Little, tiny drops of rain


"Little, tiny drops of rain, drops of rain may look like pimples on the flower's skin but it's so ironic—it is so ironic—it is those drops that cool the flower. Flaws are the rawest and most original forms of you, how "cool" is that!" —Nita Majethia


FLAWS: I like people who don’t know how to finish a full story. They will start by telling you, “the other day I went to HEB,” and end up with tears in their eyes, sharing with you about their grandma who died last month. They will pause and say, “Anyway, I don’t even remember what I was trying to say…” I like people who say the wrong words on accident. They will say something like “fresh of breath air,” or, “potato couch,” because it was the meaning they were after and not the correct arrangement of words. I like people who don’t talk much and when they finally do, it sounds like a pure bell ringing in the static of everyone else’s voices. But I also like people who talk too much as if they have no filter. They might interrupt you but then say, “hold on, let me just get this one thing out!” I also like people who stutter and mumble, because I have to listen closely, and the words they are choosing take great effort.
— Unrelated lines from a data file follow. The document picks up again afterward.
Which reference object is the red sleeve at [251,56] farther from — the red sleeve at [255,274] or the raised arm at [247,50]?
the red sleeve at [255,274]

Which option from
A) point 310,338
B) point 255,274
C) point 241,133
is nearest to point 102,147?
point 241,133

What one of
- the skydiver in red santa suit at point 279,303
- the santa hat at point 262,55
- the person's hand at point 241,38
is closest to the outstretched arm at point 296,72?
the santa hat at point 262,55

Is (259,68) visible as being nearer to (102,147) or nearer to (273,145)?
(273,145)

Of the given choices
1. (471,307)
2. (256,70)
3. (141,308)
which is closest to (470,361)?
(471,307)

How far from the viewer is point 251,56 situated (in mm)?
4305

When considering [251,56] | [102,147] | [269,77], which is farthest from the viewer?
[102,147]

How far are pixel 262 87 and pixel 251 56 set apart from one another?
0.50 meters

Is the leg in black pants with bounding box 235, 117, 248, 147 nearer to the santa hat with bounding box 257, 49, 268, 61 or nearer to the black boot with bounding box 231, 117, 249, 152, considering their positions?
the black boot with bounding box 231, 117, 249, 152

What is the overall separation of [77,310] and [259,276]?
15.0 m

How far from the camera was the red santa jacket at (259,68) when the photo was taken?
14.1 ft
I like people who can’t control their laughter. Like my uncle who turns beet red during my grandpa’s long prayers before family dinners. We all know he’s excusing himself to just to go release laughter alone in the bathroom. I like that feeling when I’m writing and I’m not even trying to be good. Something embarrassing, awkward will burst out—a girl with a stutter and bad handwriting has something to say. It feels like an accidental birth of an idea, painful and inconvenient, but alive and crying nonetheless. I also like women who wear too much make-up and perfume to HEB because I know the deep hunger of wanting to be beautiful and noticed, even among the vegetables and produce aisle on a Tuesday night. I like the little boy at my summer camp that raised his hand in a discussion about recycling to tell everyone that last night his dad never came home. I like when my uptight supervisor licks Cheetos off her fingers when she thinks no one is looking. I liked the people in Africa who had no sense of personal space. Like the lady on public transport that started braiding my hair and my host mom who would jiggle my belly fat and tell me I’m eating well—o ya gabotse! All of this is probably why adults drink so much. So we can slur old love songs and hold one another and dance to Justin Bieber—even if we can’t stand him, even if we can’t dance.